Short descriptive text snippets:
--- --- ---

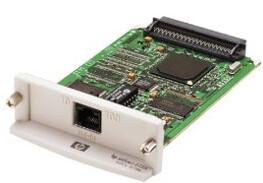 J6057-60002 | HP J6057A JETDIRECT 615N Ethernet Print Server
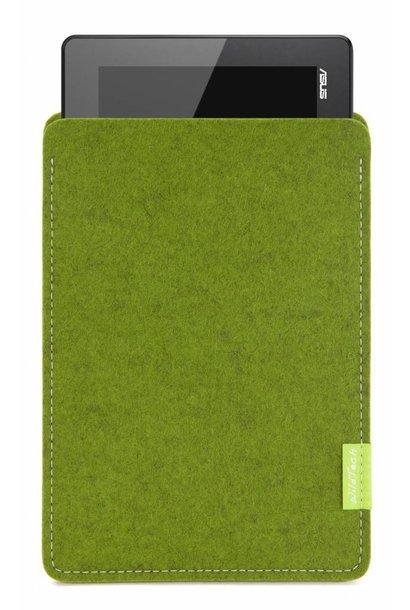 Pad/Tab Sleeve Farn-Green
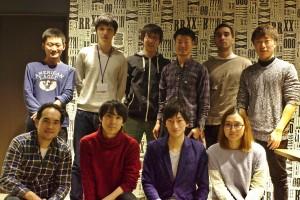 株式会社JapanWorkの[取締役COO直下]外国人10人をマネジメントしたい!オペレーションマネージャー募集!のサムネイル画像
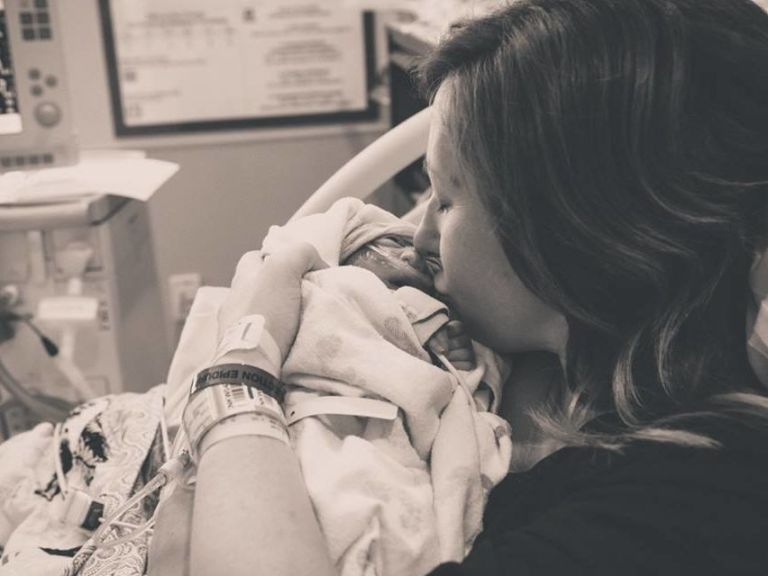 Terminally ill baby blog giveaways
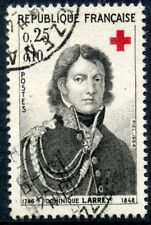 STAMP / TIMBRE FRANCE OBLITERE N° 1434 CROIX ROUGE DOMINIQUE BARON LARREY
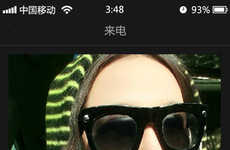 Phone Conversation Dating Apps - The Chinese Dating App Bilin Lets You Call Prospective Dates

--- --- ---

Your assignment
Although the records above contain pictures, output every line exactly and leave the pictures out.

Output of the exercise
 J6057-60002 | HP J6057A JETDIRECT 615N Ethernet Print Server
 Pad/Tab Sleeve Farn-Green
 株式会社JapanWorkの[取締役COO直下]外国人10人をマネジメントしたい!オペレーションマネージャー募集!のサムネイル画像
 Terminally ill baby blog giveaways
 STAMP / TIMBRE FRANCE OBLITERE N° 1434 CROIX ROUGE DOMINIQUE BARON LARREY
 Phone Conversation Dating Apps - The Chinese Dating App Bilin Lets You Call Prospective Dates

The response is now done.